Adultère : Une première, une Marocaine condamnée pour avoir échangé des « baisers »

C’est une première au Maroc. Une femme mariée a été condamné pour adultère pour avoir échangé des baisers avec un homme. 




L’affaire remonte à 2018 révéle le site legal agenda. Les avocats de défense d’une femme mariée condamné pour adultère, avaient interjeté l’appel à une décision de la Cour d’appel près du Tribunal de première instance de Missour (région de Fès). Cette dernière avait été condamnée en appel à 4 mois de prison ferme et 5000 DH d’amende.
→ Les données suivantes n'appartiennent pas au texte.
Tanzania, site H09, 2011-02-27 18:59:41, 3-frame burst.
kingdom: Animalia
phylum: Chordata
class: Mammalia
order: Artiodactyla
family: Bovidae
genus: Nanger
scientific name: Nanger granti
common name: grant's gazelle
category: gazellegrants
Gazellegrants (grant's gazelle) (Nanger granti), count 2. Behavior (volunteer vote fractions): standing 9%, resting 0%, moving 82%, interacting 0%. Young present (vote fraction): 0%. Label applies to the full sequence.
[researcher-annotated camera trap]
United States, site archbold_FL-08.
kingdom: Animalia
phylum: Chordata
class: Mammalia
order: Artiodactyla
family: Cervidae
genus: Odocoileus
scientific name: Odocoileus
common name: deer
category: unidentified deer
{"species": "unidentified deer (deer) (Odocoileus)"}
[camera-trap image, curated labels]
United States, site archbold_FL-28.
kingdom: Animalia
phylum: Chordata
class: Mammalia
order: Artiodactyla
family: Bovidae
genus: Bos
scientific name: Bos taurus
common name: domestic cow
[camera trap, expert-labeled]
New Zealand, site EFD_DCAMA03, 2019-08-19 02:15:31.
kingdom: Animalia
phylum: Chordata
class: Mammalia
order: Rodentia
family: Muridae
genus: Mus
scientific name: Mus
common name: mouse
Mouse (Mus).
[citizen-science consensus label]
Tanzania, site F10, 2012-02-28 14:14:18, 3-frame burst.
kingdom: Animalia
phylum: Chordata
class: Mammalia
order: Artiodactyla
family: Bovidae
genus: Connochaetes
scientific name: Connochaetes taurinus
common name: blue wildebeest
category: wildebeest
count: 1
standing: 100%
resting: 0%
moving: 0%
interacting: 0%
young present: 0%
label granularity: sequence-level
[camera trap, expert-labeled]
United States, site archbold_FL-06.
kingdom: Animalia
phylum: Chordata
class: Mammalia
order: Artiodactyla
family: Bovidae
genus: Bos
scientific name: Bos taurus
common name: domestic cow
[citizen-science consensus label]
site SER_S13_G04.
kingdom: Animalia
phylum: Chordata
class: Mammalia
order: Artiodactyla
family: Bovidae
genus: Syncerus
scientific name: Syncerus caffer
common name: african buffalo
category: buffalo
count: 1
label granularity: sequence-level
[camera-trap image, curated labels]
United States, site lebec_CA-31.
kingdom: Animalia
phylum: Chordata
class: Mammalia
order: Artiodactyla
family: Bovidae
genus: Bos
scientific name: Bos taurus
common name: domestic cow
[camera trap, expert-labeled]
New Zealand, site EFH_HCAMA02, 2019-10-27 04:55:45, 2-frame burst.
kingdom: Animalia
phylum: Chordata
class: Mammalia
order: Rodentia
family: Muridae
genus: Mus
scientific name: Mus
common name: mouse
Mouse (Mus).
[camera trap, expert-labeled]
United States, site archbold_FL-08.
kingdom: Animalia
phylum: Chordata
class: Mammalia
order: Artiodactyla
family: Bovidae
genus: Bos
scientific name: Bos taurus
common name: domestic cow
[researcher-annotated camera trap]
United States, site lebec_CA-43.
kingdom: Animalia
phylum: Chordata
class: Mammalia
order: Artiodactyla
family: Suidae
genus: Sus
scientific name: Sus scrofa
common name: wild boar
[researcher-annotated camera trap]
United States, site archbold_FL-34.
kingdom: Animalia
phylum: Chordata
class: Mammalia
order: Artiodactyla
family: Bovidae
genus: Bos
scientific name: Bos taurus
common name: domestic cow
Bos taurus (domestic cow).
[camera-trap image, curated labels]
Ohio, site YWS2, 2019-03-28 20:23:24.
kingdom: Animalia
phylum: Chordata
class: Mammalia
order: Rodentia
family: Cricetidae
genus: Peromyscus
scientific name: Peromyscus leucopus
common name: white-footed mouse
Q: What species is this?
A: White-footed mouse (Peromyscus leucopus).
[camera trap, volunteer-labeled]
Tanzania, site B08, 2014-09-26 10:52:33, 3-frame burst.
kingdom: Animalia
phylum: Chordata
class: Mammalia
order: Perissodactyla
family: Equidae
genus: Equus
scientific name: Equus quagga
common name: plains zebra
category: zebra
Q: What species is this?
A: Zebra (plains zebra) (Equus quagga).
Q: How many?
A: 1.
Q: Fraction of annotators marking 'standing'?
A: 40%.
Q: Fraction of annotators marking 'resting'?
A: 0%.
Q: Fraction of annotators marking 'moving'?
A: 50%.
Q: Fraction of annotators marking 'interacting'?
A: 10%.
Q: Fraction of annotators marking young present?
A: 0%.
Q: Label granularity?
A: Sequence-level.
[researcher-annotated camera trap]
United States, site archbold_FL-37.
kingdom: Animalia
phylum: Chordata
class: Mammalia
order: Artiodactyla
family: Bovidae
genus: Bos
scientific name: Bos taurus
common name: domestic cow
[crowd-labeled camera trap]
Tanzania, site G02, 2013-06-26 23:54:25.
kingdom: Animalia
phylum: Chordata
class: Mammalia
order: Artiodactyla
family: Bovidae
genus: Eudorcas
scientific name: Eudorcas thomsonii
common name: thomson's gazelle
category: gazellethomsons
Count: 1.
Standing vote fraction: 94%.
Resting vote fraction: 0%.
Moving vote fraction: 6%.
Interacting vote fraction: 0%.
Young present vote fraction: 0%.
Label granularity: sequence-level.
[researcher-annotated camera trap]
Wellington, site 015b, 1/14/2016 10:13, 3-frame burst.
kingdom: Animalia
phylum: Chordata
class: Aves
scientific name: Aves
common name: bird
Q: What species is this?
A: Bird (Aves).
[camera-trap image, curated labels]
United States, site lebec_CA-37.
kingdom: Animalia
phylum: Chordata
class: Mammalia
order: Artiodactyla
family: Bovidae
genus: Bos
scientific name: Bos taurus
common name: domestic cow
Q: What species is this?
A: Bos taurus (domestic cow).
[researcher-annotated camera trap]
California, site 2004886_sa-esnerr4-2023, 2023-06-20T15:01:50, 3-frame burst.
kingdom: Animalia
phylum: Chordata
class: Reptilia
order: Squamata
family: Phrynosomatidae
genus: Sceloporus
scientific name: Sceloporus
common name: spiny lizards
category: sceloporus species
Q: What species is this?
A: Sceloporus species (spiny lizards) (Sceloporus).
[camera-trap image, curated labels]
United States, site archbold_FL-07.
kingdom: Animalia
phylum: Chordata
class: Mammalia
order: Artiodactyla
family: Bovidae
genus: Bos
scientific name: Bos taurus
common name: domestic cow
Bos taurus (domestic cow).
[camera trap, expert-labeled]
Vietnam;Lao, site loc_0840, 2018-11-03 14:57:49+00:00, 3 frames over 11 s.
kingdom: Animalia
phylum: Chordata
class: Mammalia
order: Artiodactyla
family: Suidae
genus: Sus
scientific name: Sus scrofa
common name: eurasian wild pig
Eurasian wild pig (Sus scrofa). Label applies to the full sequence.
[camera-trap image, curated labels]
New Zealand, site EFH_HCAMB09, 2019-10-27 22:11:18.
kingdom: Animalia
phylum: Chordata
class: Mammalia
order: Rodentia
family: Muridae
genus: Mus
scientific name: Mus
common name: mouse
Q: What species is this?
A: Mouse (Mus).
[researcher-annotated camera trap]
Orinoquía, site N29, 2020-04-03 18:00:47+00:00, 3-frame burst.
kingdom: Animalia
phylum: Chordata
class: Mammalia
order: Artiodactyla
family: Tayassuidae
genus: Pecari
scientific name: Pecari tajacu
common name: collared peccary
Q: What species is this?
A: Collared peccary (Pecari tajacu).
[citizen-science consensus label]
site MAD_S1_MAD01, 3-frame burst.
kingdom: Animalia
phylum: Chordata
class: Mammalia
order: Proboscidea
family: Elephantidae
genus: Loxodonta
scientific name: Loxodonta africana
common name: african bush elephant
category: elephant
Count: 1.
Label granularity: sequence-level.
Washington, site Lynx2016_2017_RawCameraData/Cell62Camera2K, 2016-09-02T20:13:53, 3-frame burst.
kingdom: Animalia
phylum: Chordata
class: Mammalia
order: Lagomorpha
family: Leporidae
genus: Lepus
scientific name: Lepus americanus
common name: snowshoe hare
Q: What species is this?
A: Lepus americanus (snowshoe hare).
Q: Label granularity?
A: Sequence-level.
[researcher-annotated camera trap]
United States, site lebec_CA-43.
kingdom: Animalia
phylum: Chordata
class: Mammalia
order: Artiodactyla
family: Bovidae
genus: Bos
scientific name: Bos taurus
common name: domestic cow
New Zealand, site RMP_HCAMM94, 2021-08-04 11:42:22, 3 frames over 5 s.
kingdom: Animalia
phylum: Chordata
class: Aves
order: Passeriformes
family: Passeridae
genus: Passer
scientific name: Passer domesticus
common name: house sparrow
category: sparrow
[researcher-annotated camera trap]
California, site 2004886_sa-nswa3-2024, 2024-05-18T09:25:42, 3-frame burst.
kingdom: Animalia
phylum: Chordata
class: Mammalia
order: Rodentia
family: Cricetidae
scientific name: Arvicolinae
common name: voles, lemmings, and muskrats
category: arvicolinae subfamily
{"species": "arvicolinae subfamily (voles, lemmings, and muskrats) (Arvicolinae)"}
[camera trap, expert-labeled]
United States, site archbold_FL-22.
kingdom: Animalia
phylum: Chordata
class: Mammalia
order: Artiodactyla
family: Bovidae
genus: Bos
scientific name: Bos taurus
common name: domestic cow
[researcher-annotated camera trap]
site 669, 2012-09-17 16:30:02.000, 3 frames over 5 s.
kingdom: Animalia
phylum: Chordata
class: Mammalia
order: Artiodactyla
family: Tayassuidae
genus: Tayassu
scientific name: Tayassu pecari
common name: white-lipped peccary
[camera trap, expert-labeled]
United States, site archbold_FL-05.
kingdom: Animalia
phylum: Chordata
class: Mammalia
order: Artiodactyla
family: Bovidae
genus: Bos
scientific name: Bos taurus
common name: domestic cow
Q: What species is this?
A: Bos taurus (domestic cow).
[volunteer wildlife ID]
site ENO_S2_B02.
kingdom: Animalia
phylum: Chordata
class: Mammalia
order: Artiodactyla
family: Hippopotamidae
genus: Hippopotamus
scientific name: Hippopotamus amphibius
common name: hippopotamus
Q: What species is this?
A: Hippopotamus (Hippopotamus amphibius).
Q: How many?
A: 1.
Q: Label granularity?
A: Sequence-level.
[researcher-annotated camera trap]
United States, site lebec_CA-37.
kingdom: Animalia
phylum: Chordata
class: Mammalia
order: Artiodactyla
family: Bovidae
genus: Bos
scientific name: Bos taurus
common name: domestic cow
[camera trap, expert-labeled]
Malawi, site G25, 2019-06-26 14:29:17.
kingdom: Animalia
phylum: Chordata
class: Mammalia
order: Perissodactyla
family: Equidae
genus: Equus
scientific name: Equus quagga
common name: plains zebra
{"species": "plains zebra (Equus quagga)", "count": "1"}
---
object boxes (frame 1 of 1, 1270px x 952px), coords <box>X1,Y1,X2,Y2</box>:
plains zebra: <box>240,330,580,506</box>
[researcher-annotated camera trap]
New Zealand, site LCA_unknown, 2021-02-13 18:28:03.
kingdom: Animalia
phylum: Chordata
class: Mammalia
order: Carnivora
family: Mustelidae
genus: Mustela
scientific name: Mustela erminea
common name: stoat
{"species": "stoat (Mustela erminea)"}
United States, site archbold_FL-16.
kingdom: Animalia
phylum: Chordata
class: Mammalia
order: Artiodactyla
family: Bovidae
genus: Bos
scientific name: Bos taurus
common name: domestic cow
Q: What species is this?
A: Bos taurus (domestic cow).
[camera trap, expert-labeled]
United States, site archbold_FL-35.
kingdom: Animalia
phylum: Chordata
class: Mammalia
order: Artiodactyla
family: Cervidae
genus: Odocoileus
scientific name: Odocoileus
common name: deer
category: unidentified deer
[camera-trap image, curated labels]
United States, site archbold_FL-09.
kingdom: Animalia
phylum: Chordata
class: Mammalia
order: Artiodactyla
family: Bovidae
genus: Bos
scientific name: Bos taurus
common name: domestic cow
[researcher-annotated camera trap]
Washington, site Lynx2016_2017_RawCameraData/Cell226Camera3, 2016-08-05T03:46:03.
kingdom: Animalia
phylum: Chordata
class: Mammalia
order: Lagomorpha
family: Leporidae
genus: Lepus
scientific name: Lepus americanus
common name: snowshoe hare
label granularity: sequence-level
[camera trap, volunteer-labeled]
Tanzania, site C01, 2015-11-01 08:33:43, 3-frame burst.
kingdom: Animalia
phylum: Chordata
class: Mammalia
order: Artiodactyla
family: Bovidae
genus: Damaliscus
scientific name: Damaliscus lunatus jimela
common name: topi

La Cour de cassation a par la suite confirmé la décision du jugement en appel et a justifié cette décision par « les aveux de la mise en cause d’avoir embrassé un homme, ce qui représente une trahison au lien du mariage et à la fidélité et la confiance entre les époux ».

Selon l’avocat Mohamed El Haini, cette décision n’a « aucun fondement légal ».




« Pour qu’on puisse parler d’adultère, il faut qu’il y ait eu un rapport sexuel et donc pénétration. La loi marocaine ne punit pas la trahison. Il n’y a jamais eu de verdict de ce genre », précise-t-il.

Des propos qui rejoignent ceux d’Adolf Ruolt, conseiller juridique auprès du ministère marocain de la Justice. Dans son ouvrage Code pénal annoté, il est en effet indiqué que pour qu’une personne soit condamnée pour adultère, il faut absolument « qu’elle ait eu un rapport sexuel ».

Pour El Haini, la décision de la Cour de cassation baigne dans le « conservatisme ». « La Cour de cassation est connue pour ses décisions modernes et ouvertes. Elle devrait revenir sur cette décision », affirme-t-il.